(Task inputs)

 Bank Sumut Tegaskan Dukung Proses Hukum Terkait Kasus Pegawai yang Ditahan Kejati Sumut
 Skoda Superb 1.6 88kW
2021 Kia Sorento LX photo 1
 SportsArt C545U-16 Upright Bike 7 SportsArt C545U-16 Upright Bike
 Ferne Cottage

(End Task inputs)
(Task inputs)

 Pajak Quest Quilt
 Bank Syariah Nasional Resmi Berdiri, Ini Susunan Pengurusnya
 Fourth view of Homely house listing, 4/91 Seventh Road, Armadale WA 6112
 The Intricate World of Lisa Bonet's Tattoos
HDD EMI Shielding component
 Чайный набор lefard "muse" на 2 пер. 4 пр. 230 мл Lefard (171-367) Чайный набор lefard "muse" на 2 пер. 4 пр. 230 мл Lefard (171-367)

(End Task inputs)
(Task inputs)

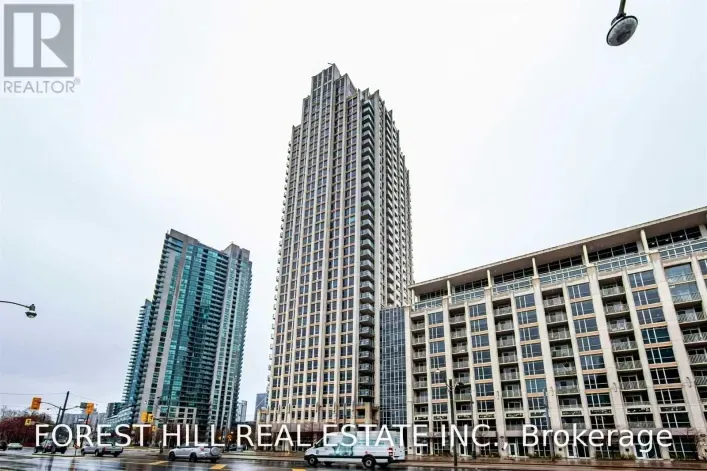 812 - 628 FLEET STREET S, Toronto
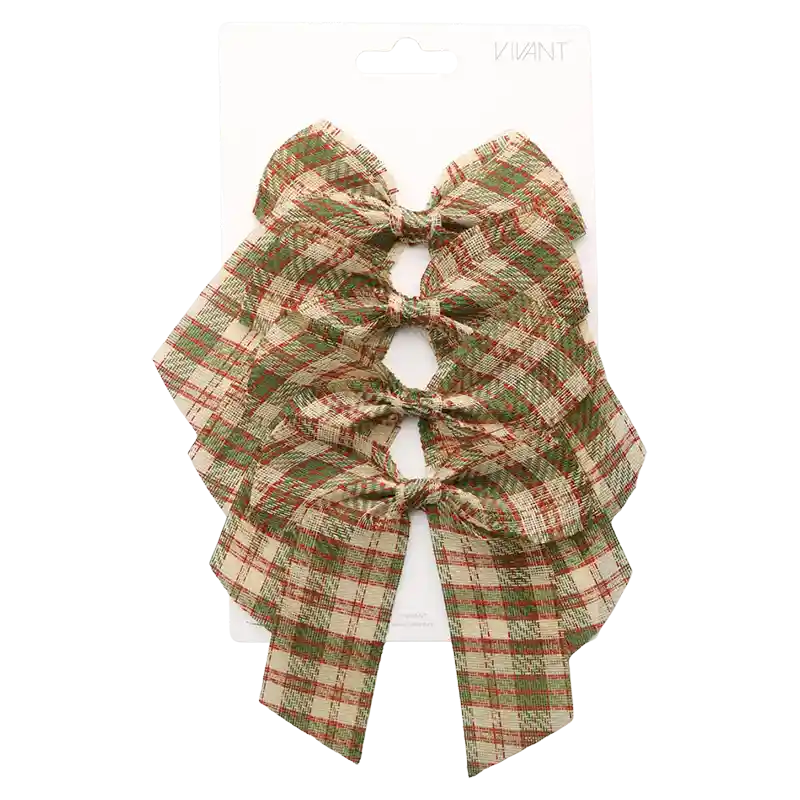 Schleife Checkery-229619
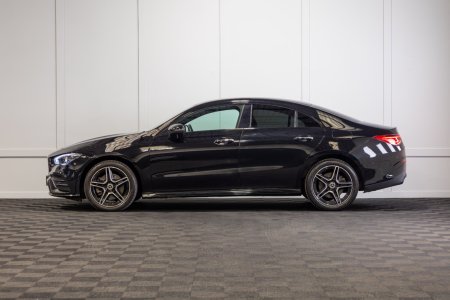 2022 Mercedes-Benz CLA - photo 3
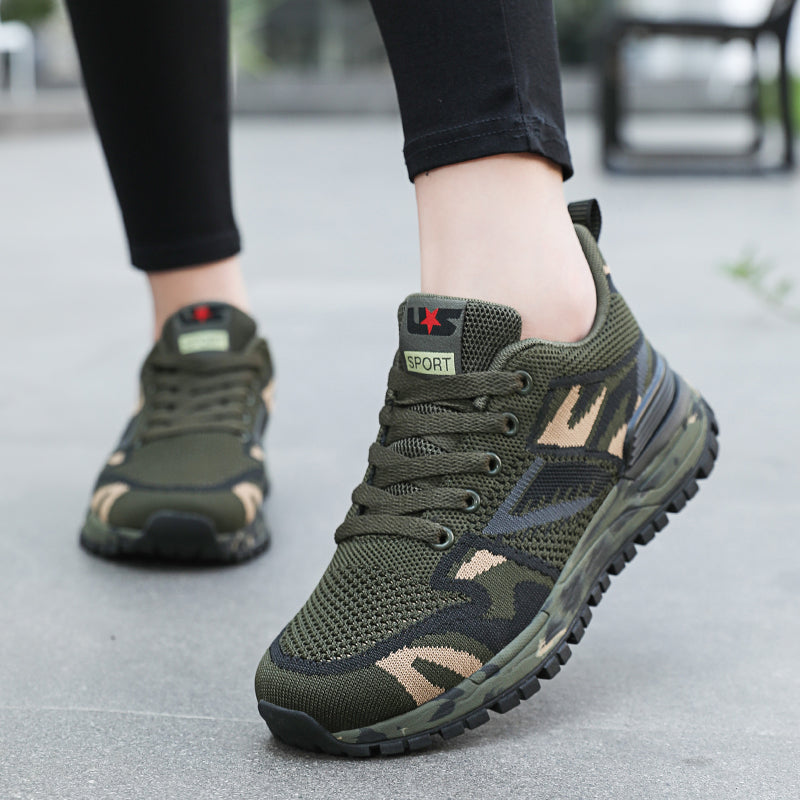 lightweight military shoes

(End Task inputs)

» **Exercise**
Could you set down, word for word, only the lines above from the line with "Bank Sumut Tegaskan" to the line with "Ferne Cottage", including both?

» **Response box**
 Bank Sumut Tegaskan Dukung Proses Hukum Terkait Kasus Pegawai yang Ditahan Kejati Sumut
 Skoda Superb 1.6 88kW
2021 Kia Sorento LX photo 1
 SportsArt C545U-16 Upright Bike 7 SportsArt C545U-16 Upright Bike
 Ferne Cottage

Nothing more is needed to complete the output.